Bou currency saga: Bailed officials leave office

Saturday June 29 2019

Prison warders escort Bank of Ugan

Prison warders escort Bank of Uganda officials Francis Kakeeto (2nd left), Fred Vito Wanyama (centre), and Mr Charles Malinga, the director of currency, at the Anti-Corruption Court in Kololo in Kampala yesterday. 


Three Bank of Uganda (BoU) employees charged in the anti-corruption court over a currency procurement scandal, have taken leave from office in line with the public service rules that require a public servant who is under investigation to briefly step aside.

The three officials are the Director of Currency Director, Mr Charles Malinga Akol, Mr Francis Kakeeto, the Assistant Currency Director Bank of Uganda Mbale Branch and Mr Fred Vito Wanyama, the verification officer.

They were charged in the relation to the reported extra currency that BoU brought into the country from France in April.

BoU governor, Mr Emmanuel Tumusiime Mutebile said the investigation was in relation to a consignment that the Central Bank received on April 27.

“During the verification process, BOU staff reported an anomaly in the inventory of the expected consignment,” Mr Mutebile stated early this month.

Latest details show that the problem was with the chartered plane that was supposed to carry only BoU cargo but carried five extra pallets whose origin was reportedly not known by the bank.


 BoU was reportedly aware of only knew 20 pallets.

On Tuesday, the officials who were charged with abuse of office and corruption were granted bail until August 2, 2019, when they will return to the Anti-Corruption Ccourt for the hearing of their case.

Ms Charity Mugumya, the BoU spokesperson, says the officials   are not in office. 

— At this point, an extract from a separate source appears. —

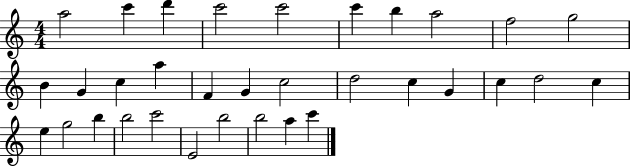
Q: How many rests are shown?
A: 0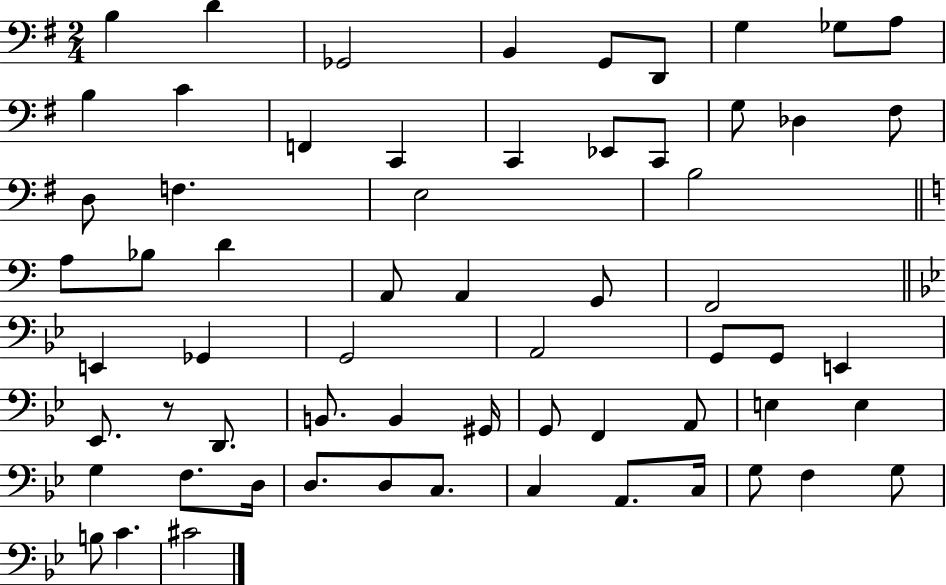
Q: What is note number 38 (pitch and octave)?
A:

Another official at BoU said that the institution follows public service rules that call for interdiction of the officials in question. The affected officials have not been to their offices since Wednesday.

According to Public Service Standing Orders, charges against the affected officials are supposed to nbe investigated expeditiously and their case concluded within three months.

 Ms Mary Katarikawe, the BoU operations director, told reporters last week that the central bank wants to know what exactly was contained in the extra cargo and how it got to the chartered plane, putting the genuine BoU cargo at risk.

Oberthur Fiduciare, the company contracted by Bank of Uganda to print Ugandan currency, has reportedly offered to compensate the central bank for the extra pallets that were irregularly loaded onto the chartered currency plane.